カルチャー

映画の”怖い話”について考える。Vol.2/上條葉月

『幸福』(アニエス・ヴァルダ)

2026年7月10日

illustration: Shigokun
text: Hazuki Kamijo
edit: Keisuke Kagiwada

 毎月ひとつのテーマを掲げ、4人の執筆者にそれにまつわる映画エッセイを寄稿してもらう「映画の〇〇について考える。」。今月のテーマは、夏といえばということで、”怖い話”。2週目は字幕翻訳者の上條葉月さんが、ヌーヴェル・ヴァーグ左岸派のアニエス・ヴァルダ監督作『幸福』を紹介してくれた。

『幸福』/上條葉月

 先日『ひつじ探偵団』を観に行った。ひつじたちは、1、2の3で、なんでも忘れてしまうことができる。大切な人の死や、迫り来る恐怖のことを考えると、つらいし怖いし、耐えられない。だから全部忘れてしまおう!とひつじたちはいう。忘れることは幸せか、いや忘れてはいけないこともあるのではないか。ひつじたちのけなげな葛藤を観ながら、ふとアニエス・ヴァルダの『幸福』を思い出した。
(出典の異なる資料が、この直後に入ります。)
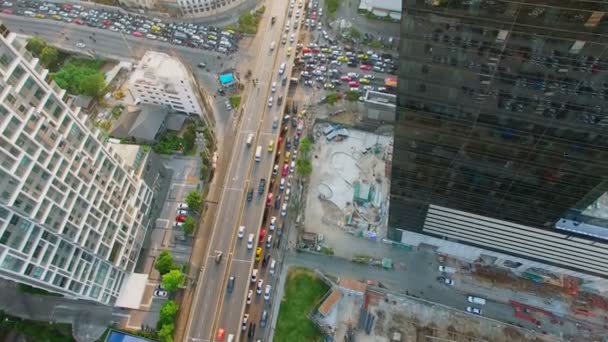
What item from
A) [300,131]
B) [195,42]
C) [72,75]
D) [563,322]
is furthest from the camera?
[195,42]

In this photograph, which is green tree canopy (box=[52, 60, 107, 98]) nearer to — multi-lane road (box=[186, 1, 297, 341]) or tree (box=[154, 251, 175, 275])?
multi-lane road (box=[186, 1, 297, 341])

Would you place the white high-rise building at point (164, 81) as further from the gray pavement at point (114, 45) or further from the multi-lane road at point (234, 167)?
the multi-lane road at point (234, 167)

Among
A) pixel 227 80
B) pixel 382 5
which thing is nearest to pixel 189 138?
pixel 227 80

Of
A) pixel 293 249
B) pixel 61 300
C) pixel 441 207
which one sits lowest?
pixel 61 300

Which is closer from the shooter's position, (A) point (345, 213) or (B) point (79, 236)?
(B) point (79, 236)

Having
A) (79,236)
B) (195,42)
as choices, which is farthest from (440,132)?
(195,42)

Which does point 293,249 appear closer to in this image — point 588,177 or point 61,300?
point 61,300
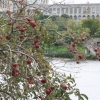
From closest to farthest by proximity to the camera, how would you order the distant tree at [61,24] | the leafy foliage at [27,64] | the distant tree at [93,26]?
the leafy foliage at [27,64]
the distant tree at [61,24]
the distant tree at [93,26]

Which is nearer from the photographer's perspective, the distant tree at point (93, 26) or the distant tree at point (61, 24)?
the distant tree at point (61, 24)

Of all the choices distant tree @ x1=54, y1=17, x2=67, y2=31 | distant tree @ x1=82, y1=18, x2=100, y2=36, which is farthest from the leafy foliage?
distant tree @ x1=82, y1=18, x2=100, y2=36

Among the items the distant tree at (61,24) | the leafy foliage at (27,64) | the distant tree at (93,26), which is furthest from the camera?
the distant tree at (93,26)

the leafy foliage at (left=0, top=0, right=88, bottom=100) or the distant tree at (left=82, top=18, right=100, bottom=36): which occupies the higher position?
the leafy foliage at (left=0, top=0, right=88, bottom=100)

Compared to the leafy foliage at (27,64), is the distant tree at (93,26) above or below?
below

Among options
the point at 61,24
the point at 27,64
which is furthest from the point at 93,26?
the point at 27,64

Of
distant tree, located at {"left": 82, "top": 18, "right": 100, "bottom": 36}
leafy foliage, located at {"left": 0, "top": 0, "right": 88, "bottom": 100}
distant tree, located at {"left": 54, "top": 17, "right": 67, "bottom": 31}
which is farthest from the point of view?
distant tree, located at {"left": 82, "top": 18, "right": 100, "bottom": 36}

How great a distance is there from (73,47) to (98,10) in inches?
2365

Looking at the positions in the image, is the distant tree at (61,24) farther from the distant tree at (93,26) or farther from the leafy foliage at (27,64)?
the distant tree at (93,26)

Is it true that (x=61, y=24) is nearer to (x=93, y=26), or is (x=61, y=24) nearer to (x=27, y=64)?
(x=27, y=64)

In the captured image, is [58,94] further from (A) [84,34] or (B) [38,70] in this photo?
(A) [84,34]

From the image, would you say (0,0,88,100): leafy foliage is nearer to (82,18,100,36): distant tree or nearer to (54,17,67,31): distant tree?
(54,17,67,31): distant tree

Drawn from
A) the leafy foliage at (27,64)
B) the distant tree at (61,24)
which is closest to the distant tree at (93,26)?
the distant tree at (61,24)

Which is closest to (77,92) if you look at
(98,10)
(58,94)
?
(58,94)
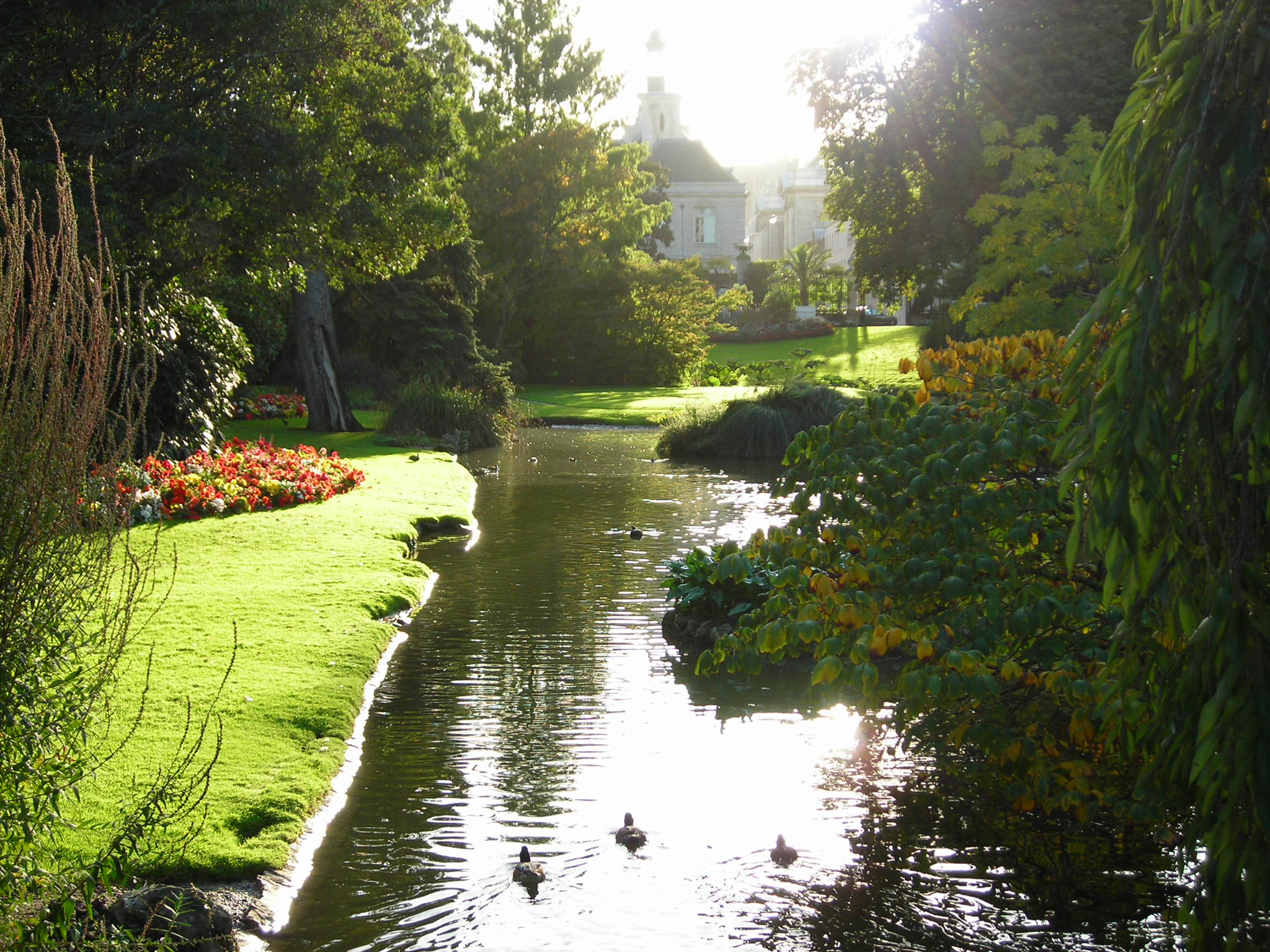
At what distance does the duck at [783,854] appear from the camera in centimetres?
622

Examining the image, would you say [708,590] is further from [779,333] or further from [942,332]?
[779,333]

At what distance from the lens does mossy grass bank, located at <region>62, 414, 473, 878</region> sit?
6148mm

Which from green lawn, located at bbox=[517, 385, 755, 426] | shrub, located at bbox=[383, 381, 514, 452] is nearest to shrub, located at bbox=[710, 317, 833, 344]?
green lawn, located at bbox=[517, 385, 755, 426]

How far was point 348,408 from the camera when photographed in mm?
27656

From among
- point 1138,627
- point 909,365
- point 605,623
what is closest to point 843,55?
point 605,623

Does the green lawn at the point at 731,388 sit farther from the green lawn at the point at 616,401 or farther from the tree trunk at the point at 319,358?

 お揃いの洋服を着た子供たちと、手を繋いで歩く幸せな夫婦。緑豊かな美しい森の風景に同じメロディが響く。この映画の怖さは冒頭とラストで繰り返される一見瓜二つの「幸福」な家族の反復にある。『幸福』は夏から秋の季節の移り変わりが美しい自然や花々によって描かれるが、冒頭のひまわりの黄色がラストで見事な黄葉に変わっているだけでなく、一家の母であり妻である女性が変わっているのである。

 本作は満ち足りた家庭生活を送っている夫が、ある日突然別の女性と恋に落ちるという、いわば不倫関係を描いた作品だ。しかしその言葉の泥々したイメージがそぐわないほど、淡々としたリズムで劇的な瞬間を排除し静的に描く。唯一動的なのは、愛人であるマリー・フランス・ボワイエとの恋が始まる前に、突然動物園のライオンが映し出される瞬間かもしれない。夫のジャン=クロード・ドルオーは妻=植物と愛人=動物と対比する。それくらい違う2人だからどちらも愛しているのだと。
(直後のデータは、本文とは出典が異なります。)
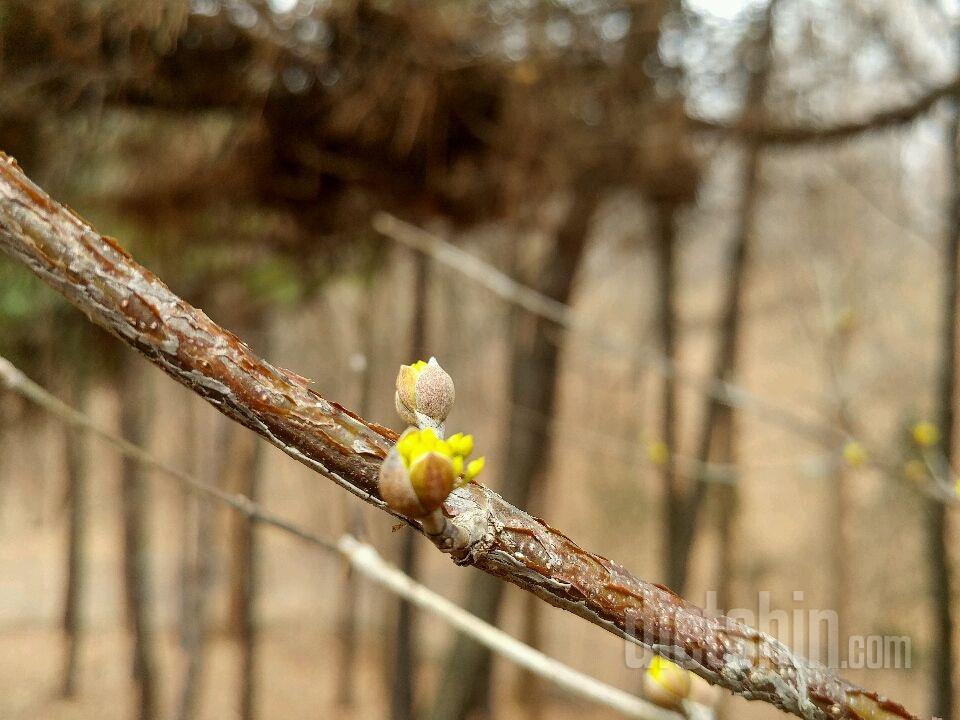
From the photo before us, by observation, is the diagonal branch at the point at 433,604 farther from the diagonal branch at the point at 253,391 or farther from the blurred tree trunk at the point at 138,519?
the blurred tree trunk at the point at 138,519

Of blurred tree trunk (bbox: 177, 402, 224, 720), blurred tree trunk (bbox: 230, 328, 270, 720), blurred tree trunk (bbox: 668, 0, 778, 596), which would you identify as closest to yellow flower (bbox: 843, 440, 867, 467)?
blurred tree trunk (bbox: 668, 0, 778, 596)

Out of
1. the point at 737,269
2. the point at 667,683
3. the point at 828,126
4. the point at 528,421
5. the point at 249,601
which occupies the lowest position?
the point at 667,683

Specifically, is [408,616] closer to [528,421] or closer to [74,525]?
[528,421]

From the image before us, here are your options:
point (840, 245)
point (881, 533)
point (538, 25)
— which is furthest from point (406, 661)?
point (881, 533)

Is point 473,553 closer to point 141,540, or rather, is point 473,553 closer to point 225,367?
point 225,367

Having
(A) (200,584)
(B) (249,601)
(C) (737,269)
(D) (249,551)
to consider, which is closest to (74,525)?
(D) (249,551)
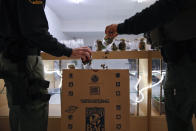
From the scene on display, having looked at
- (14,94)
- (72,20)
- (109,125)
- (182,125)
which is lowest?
(109,125)

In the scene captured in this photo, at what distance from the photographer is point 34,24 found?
0.63 metres

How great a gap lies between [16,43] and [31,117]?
13.2 inches

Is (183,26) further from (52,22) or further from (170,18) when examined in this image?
(52,22)

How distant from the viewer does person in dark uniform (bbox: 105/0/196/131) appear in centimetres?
57

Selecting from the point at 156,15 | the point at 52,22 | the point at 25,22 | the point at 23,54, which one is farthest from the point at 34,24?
the point at 52,22

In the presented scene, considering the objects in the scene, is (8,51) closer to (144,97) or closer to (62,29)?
(144,97)

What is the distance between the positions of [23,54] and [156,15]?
0.58 meters

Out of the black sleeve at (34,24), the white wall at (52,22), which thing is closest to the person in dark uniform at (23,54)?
the black sleeve at (34,24)

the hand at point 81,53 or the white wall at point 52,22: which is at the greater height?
the white wall at point 52,22

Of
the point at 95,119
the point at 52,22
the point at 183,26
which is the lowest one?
the point at 95,119

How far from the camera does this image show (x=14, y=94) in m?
0.65

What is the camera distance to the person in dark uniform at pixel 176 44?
0.57 meters

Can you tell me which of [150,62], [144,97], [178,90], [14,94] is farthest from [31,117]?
[144,97]

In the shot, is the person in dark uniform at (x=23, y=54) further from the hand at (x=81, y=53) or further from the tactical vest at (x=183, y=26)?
the tactical vest at (x=183, y=26)
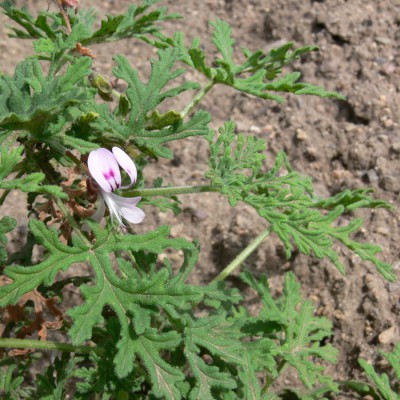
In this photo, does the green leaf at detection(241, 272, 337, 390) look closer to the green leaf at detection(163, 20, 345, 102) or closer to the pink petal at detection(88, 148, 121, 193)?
the green leaf at detection(163, 20, 345, 102)

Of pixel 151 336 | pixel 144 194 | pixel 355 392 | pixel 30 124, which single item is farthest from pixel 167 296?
pixel 355 392

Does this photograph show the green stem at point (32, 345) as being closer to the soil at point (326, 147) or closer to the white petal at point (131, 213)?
the white petal at point (131, 213)

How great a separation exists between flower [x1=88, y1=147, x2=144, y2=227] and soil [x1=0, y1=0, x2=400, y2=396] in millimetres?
1235

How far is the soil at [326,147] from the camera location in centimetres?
273

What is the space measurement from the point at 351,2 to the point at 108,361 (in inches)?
101

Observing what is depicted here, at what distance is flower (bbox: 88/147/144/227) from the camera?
1.69 meters

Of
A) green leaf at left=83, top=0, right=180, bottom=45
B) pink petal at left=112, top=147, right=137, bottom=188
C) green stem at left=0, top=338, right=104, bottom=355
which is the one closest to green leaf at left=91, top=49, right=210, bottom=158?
pink petal at left=112, top=147, right=137, bottom=188

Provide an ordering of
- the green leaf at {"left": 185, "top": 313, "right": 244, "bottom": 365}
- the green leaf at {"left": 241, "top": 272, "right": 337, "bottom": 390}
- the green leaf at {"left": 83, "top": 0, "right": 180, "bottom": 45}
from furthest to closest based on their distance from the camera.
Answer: the green leaf at {"left": 241, "top": 272, "right": 337, "bottom": 390} → the green leaf at {"left": 83, "top": 0, "right": 180, "bottom": 45} → the green leaf at {"left": 185, "top": 313, "right": 244, "bottom": 365}

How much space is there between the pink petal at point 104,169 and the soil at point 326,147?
1.34 metres

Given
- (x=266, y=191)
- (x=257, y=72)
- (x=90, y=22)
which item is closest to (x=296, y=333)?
(x=266, y=191)

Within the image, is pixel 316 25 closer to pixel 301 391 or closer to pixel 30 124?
pixel 301 391

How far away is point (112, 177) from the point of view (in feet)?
5.63

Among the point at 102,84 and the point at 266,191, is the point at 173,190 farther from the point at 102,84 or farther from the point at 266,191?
the point at 102,84

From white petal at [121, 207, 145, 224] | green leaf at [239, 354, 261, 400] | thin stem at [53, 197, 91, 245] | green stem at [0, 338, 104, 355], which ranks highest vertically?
white petal at [121, 207, 145, 224]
 ところが「奥さんの代わりはイヤ」といったはずの愛人は、最後にはすっかり彼女の代わりになってしまう。ラストのモンタージュで、彼女の顔を映さずに家事や日常動作の手の動きだけを繋ぎ合わせ、以前の妻と判別不可能にしてしまうのだ。そんな新しい母を子どもたちはすんなり受け入れる。まるで母親のことなど1、2の3で忘れてしまったかのように!花瓶の花が何度となく変わったのと同じみたいに、そこにいる人が変わっても、家族の日常は何一つ変わらない。

 初めて観た大学生の時、とにかく怖かった。まだ10代の自分の、誰かにとっての唯一無二でありたいという幻想が打ち砕かれた感じがした。幸福は代替可能で、自分がいなくても世界は問題なく続いていくという現実を突きつけられたような。こんな映画に『幸福』だなんてタイトルをつけるアニエス・ヴァルダはなんて怖い人なんだろう!

 10年以上ぶりに恐る恐る観直したけれど、意外と幸福ってこんな束の間の、そして繰り返されるものかもと思ってしまった。この映画の異様に美しいルックはこれが誘惑的なファンタジーであることを強調する。秋もいずれ終わり、冬が来るのだ。子どもたちはいずれ父を恨むかもしれないし、ボワイエは“動物”だった自分が恋しくなるかもしれない。それでもまた春が来て、冬の寒さを忘れるだろう。何度も四季をめぐるうちに私もひつじくらいいろんなことを忘れてしまったのかもしれない。それが何よりも怖かった。

プロフィール

上條葉月

かみじょう・はづき|字幕翻訳家。最近の字幕翻訳担当作に、リチャード・リンクレーター監督の『サバービア』やロバート・ワイズ監督の『捕らわれの町』など。訳書に『ヒッチコックとストーリーボード』。新宿ゴールデン街のバー『西瓜糖』でも時々働いている。

作品のあらすじ

『幸福』

アニエス・ヴァルダ監督

フランソワは妻子とともに幸せな暮らしを送っていた。しかし、フランソワがエミリという女性と知り合ったことにより、人生の歯車が狂い始める。一家がピクニックに出かけたある午後、悲劇が……。1965年のベルリン国際映画祭において銀熊賞他を受賞した。